A diferencia de socialistas y conservadores, el liberal no es, por definición ni por coherencia práctica, un hombre de partido. Es un partidario de la libertad. Y a tal esfuerzo empeña su acción, la dimensión práctica de su vida. El compromiso con este ideal y destino le hace sentirse plenamente incompatible con el socialismo. Pero también con cualquiera forma de socialismo que adquieran o adopten los distintos bandos y partidos políticos. El partidario de la libertad es quien se muestra opuesto —«radicalmente opuesto», puntualiza Hayek— al conservadurismo. ¿Por qué no puede ser conservador un liberal de veras?
Con el conservador, el liberal mantiene, en puridad, un conflicto de ideas. Como ha sido señalado antes, el conservadurismo exhibe una determinada «disposición» ante la acción (o no acción), mientras que el liberal revela, sobre todo, una «actitud mental». La disposición conservadora, a la hora de fijar objetivos, mira hacia el pasado, mide las palabras y los pasos que da; o sea, se modera. El conservador no estimula en los hombres el gusto por la novedad (en el fondo la teme y aborrece); la actitud liberal, por el contrario, «siempre mira hacia adelante» (Hayek, op. cit.). El liberal no se opone a la evolución, a las reformas ni a los cambios: «no le preocupa cuán lejos ni a qué velocidad vamos; lo único que le importa es aclarar si marchamos en la buena dirección» (Hayek, op. cit.). Tal inclinación está muy relacionada con aquello que necesariamente va unido a la libertad, como es la espontaneidad.
Decía Lord Acton que la esencia de la libertad consiste en no creer en la santidad del pasado, puesto que no hay nada más sagrado que la libertad. He aquí, acaso, la clave de nuestro asunto.

[DATOS]
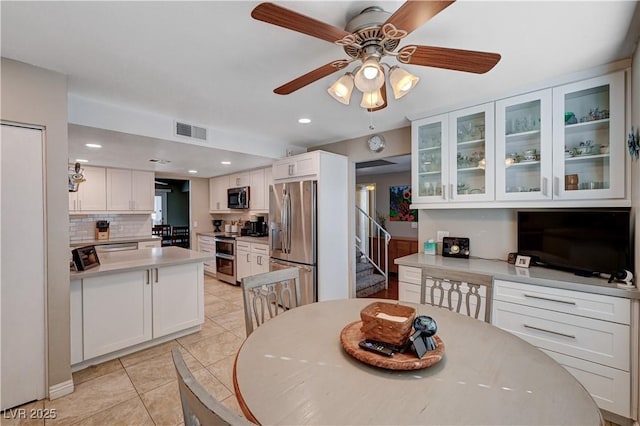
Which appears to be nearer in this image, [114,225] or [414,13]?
[414,13]

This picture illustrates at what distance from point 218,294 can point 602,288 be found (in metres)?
4.63

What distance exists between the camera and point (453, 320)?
4.95ft

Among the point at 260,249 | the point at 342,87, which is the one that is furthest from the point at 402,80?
the point at 260,249

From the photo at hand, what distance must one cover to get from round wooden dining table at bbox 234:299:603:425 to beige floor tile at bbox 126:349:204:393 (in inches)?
63.0

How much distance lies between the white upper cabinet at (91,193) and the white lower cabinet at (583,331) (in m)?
5.87

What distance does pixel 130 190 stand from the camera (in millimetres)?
5137

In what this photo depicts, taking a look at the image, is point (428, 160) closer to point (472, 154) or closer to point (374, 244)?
point (472, 154)

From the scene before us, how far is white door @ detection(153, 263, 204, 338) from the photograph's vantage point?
288cm

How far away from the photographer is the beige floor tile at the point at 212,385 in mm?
2123

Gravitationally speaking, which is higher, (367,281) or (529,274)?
(529,274)

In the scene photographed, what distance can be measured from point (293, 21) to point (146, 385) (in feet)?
8.94

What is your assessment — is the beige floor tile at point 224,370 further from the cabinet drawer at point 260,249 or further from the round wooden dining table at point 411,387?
the cabinet drawer at point 260,249

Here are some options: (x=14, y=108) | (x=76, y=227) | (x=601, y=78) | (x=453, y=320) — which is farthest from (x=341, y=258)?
(x=76, y=227)

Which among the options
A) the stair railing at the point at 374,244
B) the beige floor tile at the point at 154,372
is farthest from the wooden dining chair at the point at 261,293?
the stair railing at the point at 374,244
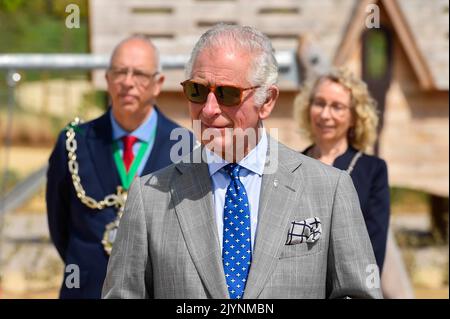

[CONSIGNA A] Resume en dos oraciones el texto sobre el liberal y el conservador.
[CONSIGNA B] Según el texto sobre el liberal y el conservador, ¿en qué consiste la esencia de la libertad para Lord Acton?
Las líneas no tienen ningún papel en esto.

[RESPUESTA A] El liberal no es un hombre de partido, sino un partidario de la libertad, y se opone tanto al socialismo como al conservadurismo. Mientras el conservador mira hacia el pasado, se modera y teme la novedad, el liberal mira hacia adelante y no se opone a los cambios, pues solo le importa que se marche en la buena dirección.

[RESPUESTA B] En no creer en la santidad del pasado.